EXTRAIT CITÉ
════
En cette année 2013, nous avons déjà eu Wadjda. Un film iranien où on parlait de la culture iranienne, de la place de la femme dans celle-ci. Ceci avec la vision de la jeunesse. Dans le film argentin de Benjamin Avila, le concept est le même. Événement de société et/ou politique, on le retranscrit dans la vision d’un jeune garçon. Tout de suite, ça enlève beaucoup d’action et de cruauté dans les images. Mais cela n’enlève en rien la sensibilité et l’émotion procurée.

Le jeune garçon va subir beaucoup de choses dans ce film. C’est un peu la fatalité de la jeunesse : passer par des moments que l’on ne comprend pas, mais ça nous aide à avancer. Tout d’abord, ce film parle de pression familiale. Benjamin Avila se sert du prisme de l’enfance pour parler de famille. Nous ne sommes pas dans la reconstruction de la famille. Nous sommes dans le simple fait que, au sein d’une famille, les parents sont souvent autoritaires envers leurs enfants. Les enfants ne demandent rien, ils subissent les règles. Ils doivent suivre leurs parents, sans protester. Comme une sorte de dictature.

C’est là que le film en devient plus ironique (et plus intéressant). En même tant que le cinéaste dénonce le régime au pouvoir, il se questionne sur la fiabilité et la justesse du régime opposé (on reconnaîtra le communisme rien que par le mot « camarade »). On y sent ici le côté très personnel du film – on apprend à la fin du film que le cinéaste rend hommage à ses parents, ses frères, ses soeurs, ainsi qu’aux militants. Un sentiment d’expérience se fait ressentir. C’est là que la forme ludique de la réalisation prend tout son sens.

En effet, tout au long du film, que ce soit le montage, les effets ou la réalisation, le tout est filmé pour nous apprendre. Benjamin Avila y tout de même preuve d’une grand inventivité. Chaque changement de plan n’est pas un hasard. Et la recherche formelle est un coup de pression, ou un coup de grâce, qui viennent s’empiler les uns sur les autres. C’est ça ce film : suspense et émotion à la clé, dans un mélange passionnant. Le suspense est créé avec le fil conducteur du récit : la guerre en Argentine.
════
DONNÉES DU CORPUS
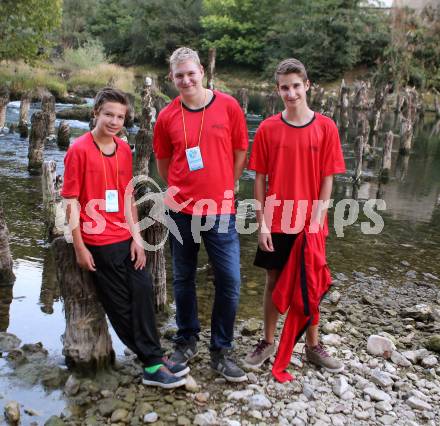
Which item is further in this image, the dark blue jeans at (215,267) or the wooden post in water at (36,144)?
the wooden post in water at (36,144)

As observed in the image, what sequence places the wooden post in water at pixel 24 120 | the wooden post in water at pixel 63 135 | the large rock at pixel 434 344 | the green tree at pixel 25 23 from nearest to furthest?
1. the large rock at pixel 434 344
2. the wooden post in water at pixel 63 135
3. the wooden post in water at pixel 24 120
4. the green tree at pixel 25 23

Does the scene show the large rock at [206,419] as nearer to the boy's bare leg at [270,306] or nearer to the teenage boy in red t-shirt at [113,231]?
the teenage boy in red t-shirt at [113,231]

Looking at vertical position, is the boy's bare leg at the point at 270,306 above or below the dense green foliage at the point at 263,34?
below

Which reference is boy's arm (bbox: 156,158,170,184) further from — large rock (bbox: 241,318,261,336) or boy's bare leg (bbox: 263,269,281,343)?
large rock (bbox: 241,318,261,336)

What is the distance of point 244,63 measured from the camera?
5547 cm

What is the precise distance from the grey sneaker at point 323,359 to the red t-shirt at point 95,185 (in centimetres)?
191

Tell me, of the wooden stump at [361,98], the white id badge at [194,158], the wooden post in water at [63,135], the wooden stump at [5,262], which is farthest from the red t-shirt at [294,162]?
the wooden stump at [361,98]

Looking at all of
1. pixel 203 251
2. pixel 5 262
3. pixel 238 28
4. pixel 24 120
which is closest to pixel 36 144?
pixel 24 120

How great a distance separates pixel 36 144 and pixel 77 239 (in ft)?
32.8

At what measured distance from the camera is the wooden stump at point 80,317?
13.3 ft

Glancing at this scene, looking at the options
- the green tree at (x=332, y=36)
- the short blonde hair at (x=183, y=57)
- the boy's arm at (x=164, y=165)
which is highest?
the green tree at (x=332, y=36)

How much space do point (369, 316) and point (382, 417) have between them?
92.4 inches

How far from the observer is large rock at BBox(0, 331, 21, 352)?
4863 millimetres

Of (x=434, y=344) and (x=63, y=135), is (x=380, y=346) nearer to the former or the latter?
(x=434, y=344)
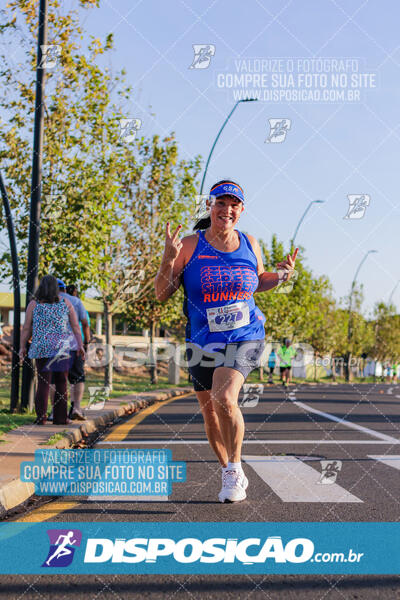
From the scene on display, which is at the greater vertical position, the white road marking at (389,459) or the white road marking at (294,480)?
the white road marking at (294,480)

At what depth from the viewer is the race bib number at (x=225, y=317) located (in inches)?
190

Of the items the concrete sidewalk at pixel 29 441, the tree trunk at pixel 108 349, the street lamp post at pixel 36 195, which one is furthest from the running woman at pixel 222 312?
the tree trunk at pixel 108 349

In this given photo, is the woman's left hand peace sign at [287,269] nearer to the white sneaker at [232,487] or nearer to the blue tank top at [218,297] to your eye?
the blue tank top at [218,297]

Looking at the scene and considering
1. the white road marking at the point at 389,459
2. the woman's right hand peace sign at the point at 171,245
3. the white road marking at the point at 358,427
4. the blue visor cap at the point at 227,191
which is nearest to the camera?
the woman's right hand peace sign at the point at 171,245

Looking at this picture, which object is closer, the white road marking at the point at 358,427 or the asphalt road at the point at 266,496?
the asphalt road at the point at 266,496

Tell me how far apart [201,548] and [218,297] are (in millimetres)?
1651

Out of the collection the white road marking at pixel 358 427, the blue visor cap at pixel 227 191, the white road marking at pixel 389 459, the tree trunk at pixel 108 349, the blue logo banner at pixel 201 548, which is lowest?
the white road marking at pixel 358 427

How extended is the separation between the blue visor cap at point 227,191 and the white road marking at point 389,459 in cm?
294

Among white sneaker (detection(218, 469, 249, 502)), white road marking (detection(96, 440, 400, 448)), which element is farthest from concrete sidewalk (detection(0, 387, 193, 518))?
white sneaker (detection(218, 469, 249, 502))

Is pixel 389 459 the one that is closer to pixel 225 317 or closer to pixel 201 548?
pixel 225 317

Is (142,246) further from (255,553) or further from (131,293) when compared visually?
(255,553)

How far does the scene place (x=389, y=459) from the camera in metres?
7.06

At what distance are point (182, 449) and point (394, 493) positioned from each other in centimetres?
271

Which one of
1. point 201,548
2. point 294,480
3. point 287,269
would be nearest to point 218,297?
point 287,269
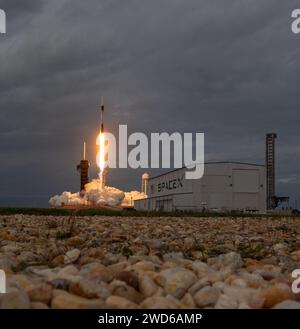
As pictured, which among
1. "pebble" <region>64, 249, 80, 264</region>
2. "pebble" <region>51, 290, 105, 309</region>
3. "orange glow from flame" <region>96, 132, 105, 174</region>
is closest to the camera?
"pebble" <region>51, 290, 105, 309</region>

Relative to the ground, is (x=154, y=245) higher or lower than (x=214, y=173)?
lower

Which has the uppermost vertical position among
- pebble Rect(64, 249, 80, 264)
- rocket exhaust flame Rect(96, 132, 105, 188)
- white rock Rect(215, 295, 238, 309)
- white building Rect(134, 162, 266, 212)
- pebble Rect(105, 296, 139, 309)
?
rocket exhaust flame Rect(96, 132, 105, 188)

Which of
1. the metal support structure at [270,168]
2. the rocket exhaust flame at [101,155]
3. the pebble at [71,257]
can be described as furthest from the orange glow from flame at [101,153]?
the pebble at [71,257]

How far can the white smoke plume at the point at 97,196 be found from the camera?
2672 inches

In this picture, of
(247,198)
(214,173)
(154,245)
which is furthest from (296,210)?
(154,245)

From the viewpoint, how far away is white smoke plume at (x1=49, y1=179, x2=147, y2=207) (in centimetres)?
6788

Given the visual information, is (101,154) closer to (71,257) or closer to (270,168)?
(270,168)

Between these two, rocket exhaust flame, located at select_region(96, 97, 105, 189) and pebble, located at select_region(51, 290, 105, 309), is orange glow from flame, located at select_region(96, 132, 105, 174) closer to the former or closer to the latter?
rocket exhaust flame, located at select_region(96, 97, 105, 189)

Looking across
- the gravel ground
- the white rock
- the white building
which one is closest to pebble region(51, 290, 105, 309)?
the gravel ground
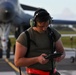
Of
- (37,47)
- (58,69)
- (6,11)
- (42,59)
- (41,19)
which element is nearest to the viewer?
(42,59)

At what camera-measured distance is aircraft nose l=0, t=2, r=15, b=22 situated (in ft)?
67.4

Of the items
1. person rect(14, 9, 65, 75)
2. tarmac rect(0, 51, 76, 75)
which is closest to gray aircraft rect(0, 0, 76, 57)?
tarmac rect(0, 51, 76, 75)

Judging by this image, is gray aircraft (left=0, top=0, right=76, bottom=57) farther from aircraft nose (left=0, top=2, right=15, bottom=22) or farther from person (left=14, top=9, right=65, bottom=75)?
person (left=14, top=9, right=65, bottom=75)

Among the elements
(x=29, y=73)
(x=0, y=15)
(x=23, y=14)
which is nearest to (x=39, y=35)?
(x=29, y=73)

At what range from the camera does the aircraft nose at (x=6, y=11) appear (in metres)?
20.5

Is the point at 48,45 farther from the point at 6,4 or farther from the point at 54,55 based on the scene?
the point at 6,4

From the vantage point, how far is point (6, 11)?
67.5 feet

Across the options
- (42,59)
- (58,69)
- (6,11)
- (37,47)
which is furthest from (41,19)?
(6,11)

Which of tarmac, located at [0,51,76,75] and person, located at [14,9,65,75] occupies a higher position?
person, located at [14,9,65,75]

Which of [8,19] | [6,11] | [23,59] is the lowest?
[8,19]

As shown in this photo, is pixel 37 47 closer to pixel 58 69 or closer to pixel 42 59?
pixel 42 59

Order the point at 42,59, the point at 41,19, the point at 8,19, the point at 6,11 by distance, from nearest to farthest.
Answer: the point at 42,59, the point at 41,19, the point at 6,11, the point at 8,19

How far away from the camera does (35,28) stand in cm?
524

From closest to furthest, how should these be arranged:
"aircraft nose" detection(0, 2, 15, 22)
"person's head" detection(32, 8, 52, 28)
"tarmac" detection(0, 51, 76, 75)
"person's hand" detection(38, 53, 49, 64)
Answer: "person's hand" detection(38, 53, 49, 64), "person's head" detection(32, 8, 52, 28), "tarmac" detection(0, 51, 76, 75), "aircraft nose" detection(0, 2, 15, 22)
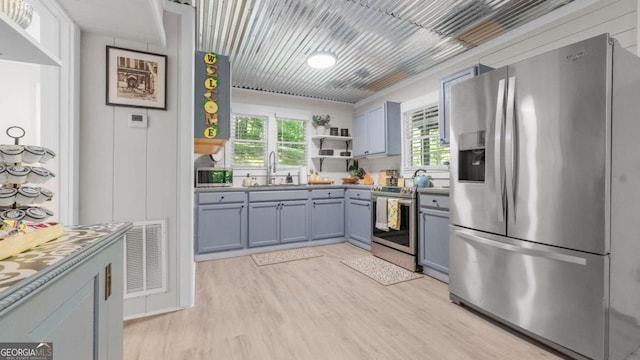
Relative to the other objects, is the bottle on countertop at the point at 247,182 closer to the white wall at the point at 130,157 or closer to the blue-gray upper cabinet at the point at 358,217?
the blue-gray upper cabinet at the point at 358,217

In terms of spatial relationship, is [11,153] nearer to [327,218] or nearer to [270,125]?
[327,218]

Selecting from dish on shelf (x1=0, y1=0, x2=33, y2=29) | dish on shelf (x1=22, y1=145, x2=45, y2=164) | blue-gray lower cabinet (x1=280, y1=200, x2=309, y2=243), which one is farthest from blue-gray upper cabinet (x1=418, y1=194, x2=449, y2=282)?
dish on shelf (x1=0, y1=0, x2=33, y2=29)

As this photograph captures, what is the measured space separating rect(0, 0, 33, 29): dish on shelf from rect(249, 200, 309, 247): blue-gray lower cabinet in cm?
297

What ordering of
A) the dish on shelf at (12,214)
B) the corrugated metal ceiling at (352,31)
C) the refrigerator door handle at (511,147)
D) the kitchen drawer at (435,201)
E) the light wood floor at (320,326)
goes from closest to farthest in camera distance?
the dish on shelf at (12,214), the light wood floor at (320,326), the refrigerator door handle at (511,147), the corrugated metal ceiling at (352,31), the kitchen drawer at (435,201)

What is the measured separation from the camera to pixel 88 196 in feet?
6.61

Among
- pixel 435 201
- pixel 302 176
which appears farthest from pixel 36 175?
pixel 302 176

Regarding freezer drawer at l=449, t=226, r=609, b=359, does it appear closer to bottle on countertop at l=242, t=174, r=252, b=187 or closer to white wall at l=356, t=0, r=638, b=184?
white wall at l=356, t=0, r=638, b=184

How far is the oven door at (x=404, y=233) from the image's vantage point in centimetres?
317

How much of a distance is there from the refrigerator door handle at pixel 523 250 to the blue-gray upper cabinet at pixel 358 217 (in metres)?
1.78

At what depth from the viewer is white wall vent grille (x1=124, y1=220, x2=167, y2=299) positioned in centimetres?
212

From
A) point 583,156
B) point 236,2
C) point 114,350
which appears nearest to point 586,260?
point 583,156

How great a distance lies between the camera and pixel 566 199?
1.67 metres

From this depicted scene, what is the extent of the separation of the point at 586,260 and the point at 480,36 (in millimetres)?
2530

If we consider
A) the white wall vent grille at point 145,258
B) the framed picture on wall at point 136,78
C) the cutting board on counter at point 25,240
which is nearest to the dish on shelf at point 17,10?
the cutting board on counter at point 25,240
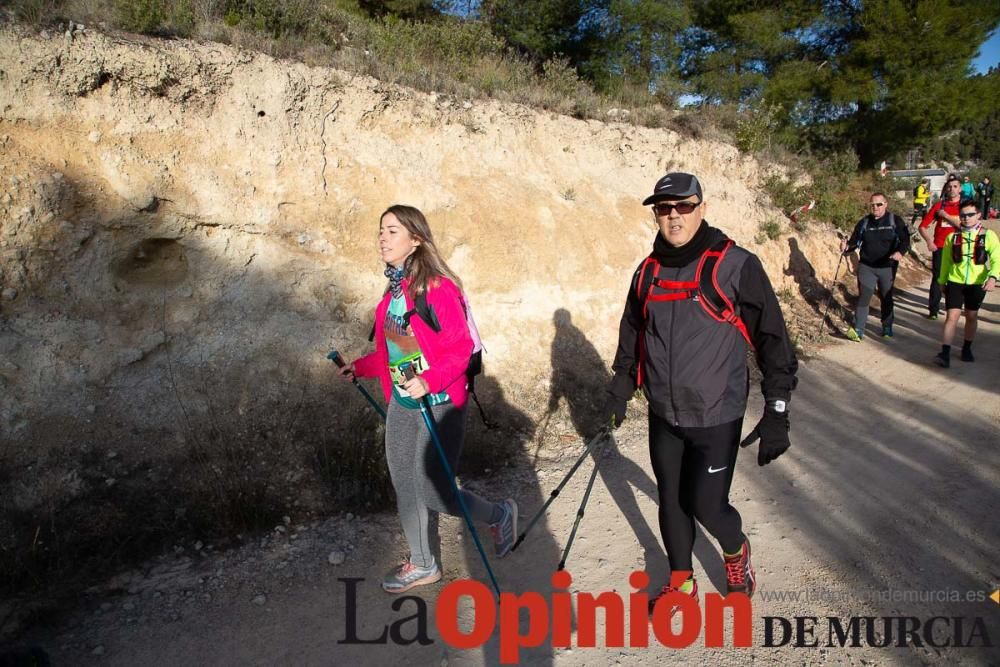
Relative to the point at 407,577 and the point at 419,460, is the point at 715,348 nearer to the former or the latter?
the point at 419,460

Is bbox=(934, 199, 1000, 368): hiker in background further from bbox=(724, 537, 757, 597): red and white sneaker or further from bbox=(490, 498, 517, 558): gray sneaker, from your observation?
bbox=(490, 498, 517, 558): gray sneaker

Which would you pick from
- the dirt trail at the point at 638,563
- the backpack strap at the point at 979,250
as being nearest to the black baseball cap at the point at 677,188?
the dirt trail at the point at 638,563

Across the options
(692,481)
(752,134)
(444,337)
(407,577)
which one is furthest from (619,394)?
(752,134)

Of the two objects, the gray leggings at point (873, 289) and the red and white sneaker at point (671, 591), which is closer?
the red and white sneaker at point (671, 591)

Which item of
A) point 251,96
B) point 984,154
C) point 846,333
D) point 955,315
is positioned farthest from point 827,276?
point 984,154

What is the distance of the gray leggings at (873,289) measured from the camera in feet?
25.9

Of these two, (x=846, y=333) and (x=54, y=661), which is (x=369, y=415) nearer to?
(x=54, y=661)

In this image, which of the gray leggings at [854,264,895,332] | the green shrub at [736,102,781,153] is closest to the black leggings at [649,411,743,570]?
the gray leggings at [854,264,895,332]

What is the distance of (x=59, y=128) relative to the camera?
179 inches

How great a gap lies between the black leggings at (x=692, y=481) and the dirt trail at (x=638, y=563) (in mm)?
501

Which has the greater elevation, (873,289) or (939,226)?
(939,226)

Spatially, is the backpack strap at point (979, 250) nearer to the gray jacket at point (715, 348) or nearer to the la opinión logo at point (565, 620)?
the gray jacket at point (715, 348)

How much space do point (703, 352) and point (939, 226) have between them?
800 centimetres

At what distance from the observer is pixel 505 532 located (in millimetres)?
════
EXERCICE COURT 1
Traduisez en anglais cette phrase de la critique du film de Benjamin Avila : « Benjamin Avila se sert du prisme de l’enfance pour parler de famille. »
EXERCICE COURT 2
Poursuivez la critique du film de Benjamin Avila à partir de sa dernière phrase.

RÉSULTAT FINAL 1
Benjamin Avila uses the prism of childhood to talk about family.

RÉSULTAT FINAL 2
Ici, la guerre est approchée de près, on la touche du doigt. Et il ne suffit pas de connaître les faits historiques pour y apprendre quelque chose. Le film est une tempête de chaque instant, une tourmente. Une tourmente où la vision du jeune garçon est le témoignage de l’horreur dans laquelle il vit. Le plus fascinant dans la narration de ce film, c’est que la guerre prend son temps. Benjamin Avila fonctionne comme une torture. Durant une bonne heure, il jette les premières pierres ; et le reste n’est qu’achèvement total.

Et tous ces problèmes, auxquels sera confronté le jeune garçon, seront comblés par un peu de beauté. Benjamin Avila a choisi de ne pas faire que dans la tristesse ou l’horreur facile. Il ne s’agit pas ici de démontrer. Mais d’émouvoir. Et cette émotion passera par l’horreur, mais également par la beauté. Car au milieu de tout ce carnage (à cause de la politique), le jeune garçon va tomber amoureux. Et là, Benjamin Avila nous offre des scènes splendides où lyrisme et amour se mélangent. Cela sonne comme une échappée dont tout le monde aurait voulu en ces temps de tourmente.

Avec tout ceci, s’ajoute une part d’Histoire. Un peu comme No de Pablo Larrain. Ce film peignait dans son récit une fresque historique étonnante. En prenant du recul. Ici, bien que l’ironie soit présente, le spectateur est présent dans le contexte historique. Nous ne sommes pas ceux que le réalisateur doit convaincre. Nous sommes des spectateurs embarqués dès la première scène dans un camp précis. Et ce n’est pas le choix de mise en scène sur les fusillades qui changera quoi que ce soit. Mais cela a un côté positif : le film se transforme en récit initiatique.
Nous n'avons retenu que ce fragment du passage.